_INFORMATION GIVEN_:
◇ ◇ ◇ ◇

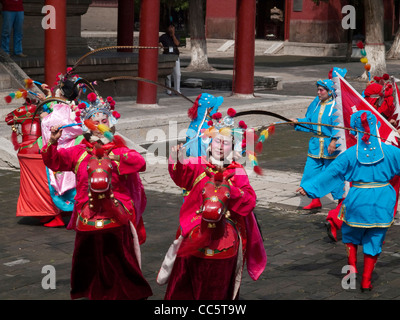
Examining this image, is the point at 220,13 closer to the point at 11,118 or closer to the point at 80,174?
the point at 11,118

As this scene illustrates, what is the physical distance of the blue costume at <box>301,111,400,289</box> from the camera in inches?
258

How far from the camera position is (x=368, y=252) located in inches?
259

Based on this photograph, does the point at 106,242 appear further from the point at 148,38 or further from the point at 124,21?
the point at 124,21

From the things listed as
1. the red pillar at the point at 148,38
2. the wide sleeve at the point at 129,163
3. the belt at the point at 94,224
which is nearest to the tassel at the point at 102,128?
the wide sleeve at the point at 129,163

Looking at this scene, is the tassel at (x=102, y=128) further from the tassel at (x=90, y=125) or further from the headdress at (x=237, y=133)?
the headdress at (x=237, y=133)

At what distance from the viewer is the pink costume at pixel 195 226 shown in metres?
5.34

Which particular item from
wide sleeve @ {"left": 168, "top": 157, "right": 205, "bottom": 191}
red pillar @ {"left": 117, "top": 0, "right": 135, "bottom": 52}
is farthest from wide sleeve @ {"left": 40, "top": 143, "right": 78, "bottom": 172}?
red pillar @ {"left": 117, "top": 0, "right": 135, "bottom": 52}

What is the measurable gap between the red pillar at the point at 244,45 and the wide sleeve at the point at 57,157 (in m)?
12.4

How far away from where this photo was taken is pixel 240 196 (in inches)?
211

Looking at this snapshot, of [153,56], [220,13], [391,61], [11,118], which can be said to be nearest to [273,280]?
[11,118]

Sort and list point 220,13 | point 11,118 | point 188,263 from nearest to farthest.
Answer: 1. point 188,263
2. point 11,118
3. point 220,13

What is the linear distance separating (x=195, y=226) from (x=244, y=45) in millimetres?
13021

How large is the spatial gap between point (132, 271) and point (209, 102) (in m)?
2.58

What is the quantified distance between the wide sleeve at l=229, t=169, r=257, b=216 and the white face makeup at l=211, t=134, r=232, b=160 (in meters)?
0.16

◇ ◇ ◇ ◇

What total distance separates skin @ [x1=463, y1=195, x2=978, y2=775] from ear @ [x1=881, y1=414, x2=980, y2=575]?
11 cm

◇ ◇ ◇ ◇

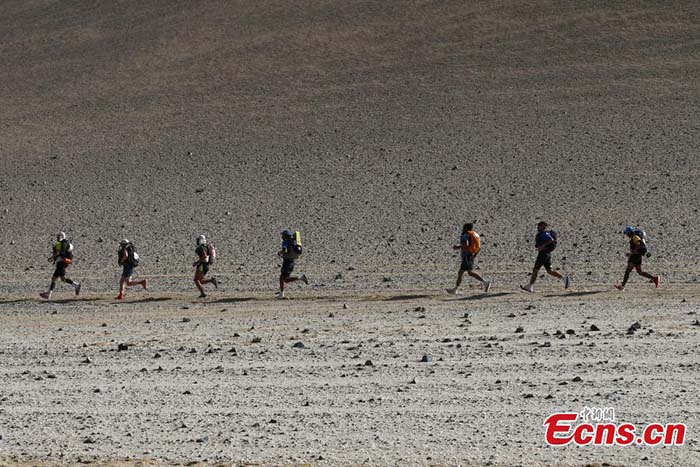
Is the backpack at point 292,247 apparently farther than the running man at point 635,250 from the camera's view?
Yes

◇ ◇ ◇ ◇

_EXERCISE DESCRIPTION_: Find every line in the entries above that contains the word "bottom", matching case, and copy each of those lines in full.

_FULL OUTPUT_:
wide sleeve @ {"left": 168, "top": 157, "right": 205, "bottom": 191}
red pillar @ {"left": 117, "top": 0, "right": 135, "bottom": 52}
is farthest from wide sleeve @ {"left": 40, "top": 143, "right": 78, "bottom": 172}?
red pillar @ {"left": 117, "top": 0, "right": 135, "bottom": 52}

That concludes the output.